Growing up in a time of unprecedented wealth, they saw capitalism as inescapably tied both to freedom and democracy. In a world where everything seemed achievable, it was just a matter of setting the right priorities. They figured, at a young age, that Mideast oil was of great importance, that the really bad guys didn't come from Russia and that for all the nuclear weapons in the U.S. arsenal, the country could still be hurt, held hostage or prevented from striking back.
Is it any wonder that some of the generation's best conservative minds serve a president who has staked his legacy on transforming the Middle East by force of arms?
"Gen Xers have a worldview that starts with the Middle East as opposed to a worldview of a 70-year-old that starts with France, Germany, England and then Japan," said William Strauss, a generational historian.
Rising stars
The NSC, established under the 1947 National Security Act, has long been a home for rising stars. Condoleezza Rice was a top Soviet expert on the council in her thirties when Bush's father was president. But rarely has the world-experience gap between the young policy guns and the president they serve been as wide as it is today. Generation X has never lived without pop culture and economic prosperity. It missed great moments of national triumph such as the victory of World War II as well as the ignominious defeats of the Vietnam era. Conflict, for Gen X, was the swift 1991 Persian Gulf War, which they watched like a television show.
At the NSC, staffers said the gap is most noticeable when their boss, National Security Adviser Stephen Hadley, recounts his years as an arms control negotiator during the Cold War. "We're like, 'Arms control, what's that?'" said Michael Allen, Hadley's special assistant for legislative affairs.

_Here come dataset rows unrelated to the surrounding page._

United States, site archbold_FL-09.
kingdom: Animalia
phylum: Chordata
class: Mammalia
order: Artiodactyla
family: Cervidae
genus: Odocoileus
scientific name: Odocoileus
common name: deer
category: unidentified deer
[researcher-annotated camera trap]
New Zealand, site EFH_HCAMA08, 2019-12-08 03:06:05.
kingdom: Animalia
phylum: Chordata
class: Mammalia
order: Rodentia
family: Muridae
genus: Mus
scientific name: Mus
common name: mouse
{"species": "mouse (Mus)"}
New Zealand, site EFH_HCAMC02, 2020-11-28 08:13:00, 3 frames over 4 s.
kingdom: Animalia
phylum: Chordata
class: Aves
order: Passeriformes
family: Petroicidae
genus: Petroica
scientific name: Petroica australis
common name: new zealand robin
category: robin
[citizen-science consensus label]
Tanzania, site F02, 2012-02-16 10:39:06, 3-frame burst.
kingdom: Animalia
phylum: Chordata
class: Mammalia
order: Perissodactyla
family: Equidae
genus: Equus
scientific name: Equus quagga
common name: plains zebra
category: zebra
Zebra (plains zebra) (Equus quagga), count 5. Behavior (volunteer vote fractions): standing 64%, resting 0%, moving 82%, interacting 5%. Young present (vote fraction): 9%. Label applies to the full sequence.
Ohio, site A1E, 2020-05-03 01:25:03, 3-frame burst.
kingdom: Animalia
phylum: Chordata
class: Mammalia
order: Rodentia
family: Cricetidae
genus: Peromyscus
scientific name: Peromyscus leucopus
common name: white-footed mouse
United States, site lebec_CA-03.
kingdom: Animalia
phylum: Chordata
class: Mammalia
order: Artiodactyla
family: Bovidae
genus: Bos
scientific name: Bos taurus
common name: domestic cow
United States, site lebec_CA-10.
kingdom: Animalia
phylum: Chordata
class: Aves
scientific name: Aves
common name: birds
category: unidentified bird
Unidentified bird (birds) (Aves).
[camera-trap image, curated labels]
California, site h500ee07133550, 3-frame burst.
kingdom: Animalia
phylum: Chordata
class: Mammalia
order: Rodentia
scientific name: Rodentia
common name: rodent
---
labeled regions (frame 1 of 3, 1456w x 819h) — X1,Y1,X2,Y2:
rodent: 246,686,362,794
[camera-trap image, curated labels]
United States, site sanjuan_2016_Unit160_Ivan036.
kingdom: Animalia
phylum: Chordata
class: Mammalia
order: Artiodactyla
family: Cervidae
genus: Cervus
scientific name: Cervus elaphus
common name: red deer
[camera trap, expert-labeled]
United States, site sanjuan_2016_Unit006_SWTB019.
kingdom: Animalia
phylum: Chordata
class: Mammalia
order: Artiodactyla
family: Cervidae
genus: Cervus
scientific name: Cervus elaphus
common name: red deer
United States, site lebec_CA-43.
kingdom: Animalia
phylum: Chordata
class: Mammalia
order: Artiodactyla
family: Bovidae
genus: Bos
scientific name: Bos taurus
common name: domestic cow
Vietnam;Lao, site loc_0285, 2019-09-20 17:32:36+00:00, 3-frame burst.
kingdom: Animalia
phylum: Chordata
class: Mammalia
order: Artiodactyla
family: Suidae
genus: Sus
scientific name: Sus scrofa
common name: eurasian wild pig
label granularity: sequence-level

"I often hear about arms control from the old-timers, but it's so different now. It's about all the places we don't have embassies now and it's very rare, it seems, that [Congress] is lobbying the executive branch to engage. Most of the times it's isolate, how can we isolate a country even more?" said Allen, 32, a lawyer who grew up in Mobile, Ala. Don't ask Allen about the era of bipartisanship; he never experienced it.
At the same time, the Gen-X crowd -- those born between 1961 and 1981 -- and their boomer elders in the Bush White House share some remarkable similarities. Neither appears to have been personally touched by Vietnam: The Gen Xers are too young, and the boomers at the top of this administration didn't serve there.
Iraq strategy
The Vietnam war was waning just as O'Sullivan was becoming cognizant of the world, a kid in suburban Boston. Today, she is charged with guiding President Bush's strategy on Iraq after already having served as a senior adviser in Baghdad shaping the interim Iraqi government.
For many of the generals with whom O'Sullivan consults in her current job, the painful experience of Vietnam permeates their thinking on Iraq. Not for O'Sullivan. "We are the first post-Vietnam generation, without the baggage of Vietnam, which doesn't mean we don't try to learn some of the lessons from there about counterinsurgency and so forth, but it's not my first frame of reference, and I think that's a good thing," said O'Sullivan.
Same goes for Afghanistan, where she and her team guide policy as the United States seeks to stabilize the friendly government of President Hamid Karzai installed after the fall of the Taliban. "If your frame of reference is the Soviet invasion and how they got bogged down, then I think you'd be very modest about what could be achieved in Afghanistan," O'Sullivan said. "That's not how I see it. I see an end of Taliban rule and a nascent democracy."
Her National Security Council colleague, John Rood, is two years older and the president's senior adviser on countering nuclear threats. That includes searching for ways to roll back the nuclear programs of Iran and North Korea.
Botched rescue attempt
The earliest news event he recalls understanding was the Iran hostage crisis; not the storming of the embassy, but the added tragedy that followed. For the 11-year-old Rood, a child of divorce growing up in a middle-class section of Phoenix, the botched rescue attempt so troubled him that he asked a teacher to find out whether there were other U.S. forces in the region who could be sent in to save the hostages. "I recall reading some of the articles and not understanding. They said we had a large number of aircraft in the region that could have provided support and we just abandoned it," Rood said.
Much of Rood's job includes dealing with Cold War leftovers such as the Anti-Ballistic Missile Treaty, a decades-old arms control agreement between Washington and Moscow, which Rood spent his first years in the White House dismantling. "We had all sorts of quotes from critics that the sky would fall if we left the ABM treaty, and no one even mentions this anymore because nothing happened -- it went away with a whimper. Not being encumbered with all this baggage from the Cold War is a huge advantage."
Linzer covers national security for the Washington Post.